C’est au XIIe siècle que la cheminée, succédant au foyer central sans conduit, s’impose. Aussitôt, tout un imaginaire symbolique se construit autour de cette ouverture vers les cieux, voie de communication entre la Terre et le Ciel, entre les hommes et les esprits.
Les croyances populaires en feront une rampe de lancement pour les sorcières, incapables de sortir par les portes et les fenêtres, ou une voie de pénétration dans les maisons : le Père Noël et la Befana des petits Italiens sauront s’en souvenir. Dans les contes, la littérature fantastique et le cinéma, la cheminée est souvent révélatrice des profondeurs de notre inconscient collectif, de nos aspirations ou de nos peurs secrètes.
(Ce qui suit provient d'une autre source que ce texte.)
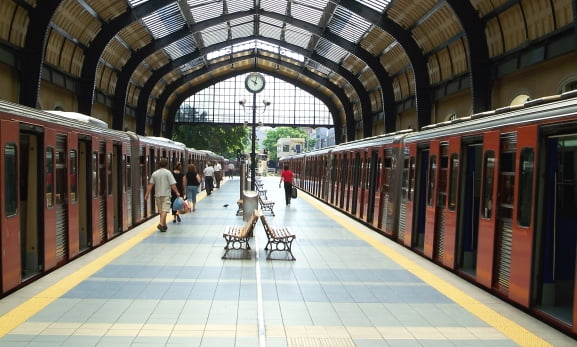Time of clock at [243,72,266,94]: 10:00
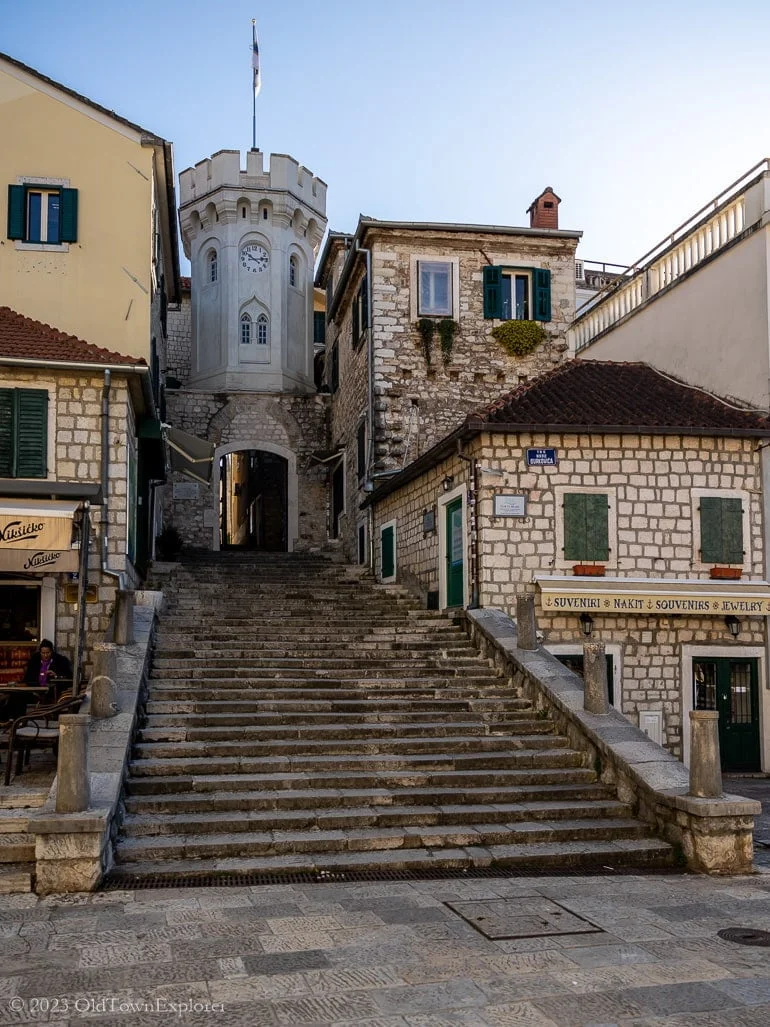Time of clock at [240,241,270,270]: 10:13
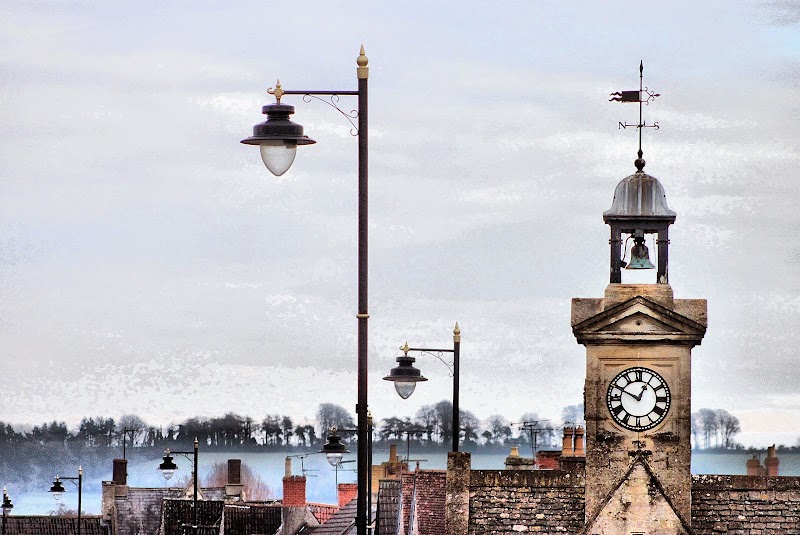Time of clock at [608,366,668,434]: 12:49
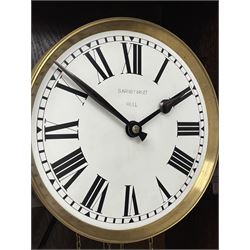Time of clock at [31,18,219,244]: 1:51
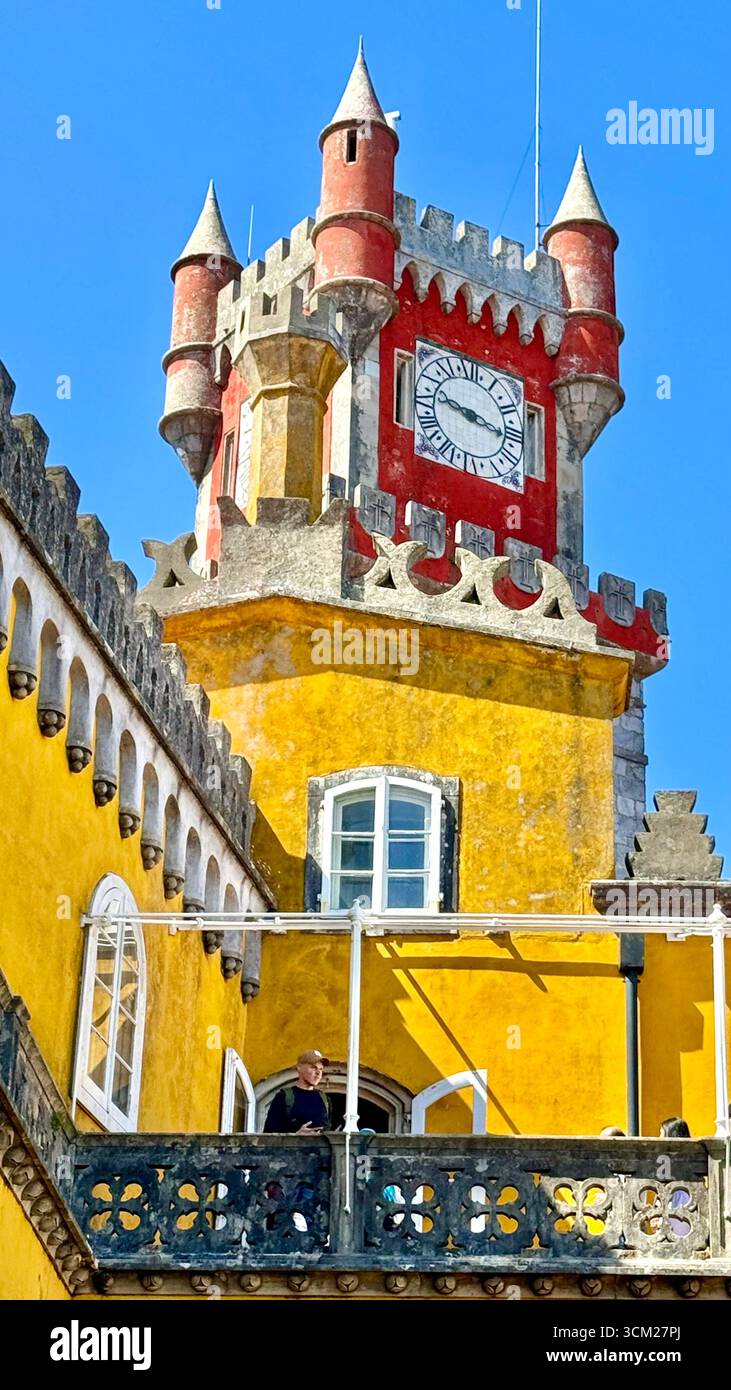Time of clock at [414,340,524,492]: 9:16
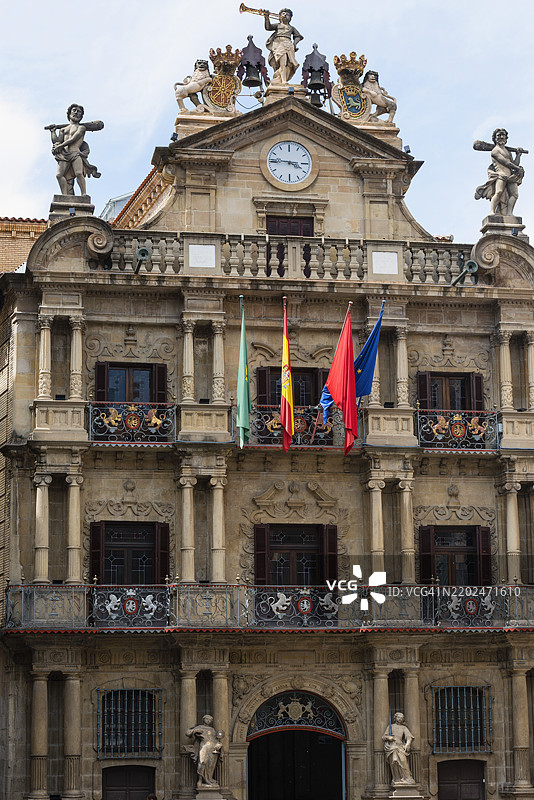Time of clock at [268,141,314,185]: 3:45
Si elle reste purement utilitaire à la campagne, la ville et les châteaux la chargent rapidement de significations supplémentaires. Ainsi, à la Renaissance, la cheminée qui rassemble autour d’elle toute la maisonnée devient un signe extérieur de puissance : peinte, sculptée, blasonnée, elle se fait volontiers monumentale. À partir du XVIIIe siècle, elle est un symbole ambivalent de l’industrialisation : érigée vers le ciel comme pour en chasser les occupants, elle porte l’ambition des hommes et leur soif de dominer la nature. Le XXe siècle aura raison de cet orgueil, et nombre de cheminées d’usine seront jetées bas.
Le sens premier, et humain, du foyer peut alors être retrouvé dans l’acte fondateur de toute sociabilité : le partage du repas auprès d’un lieu magique et alchimique qui assure à la fois chaleur, protection et transformation des aliments. C’est peut-être autour de la cheminée que se rencontrent les dieux et les hommes.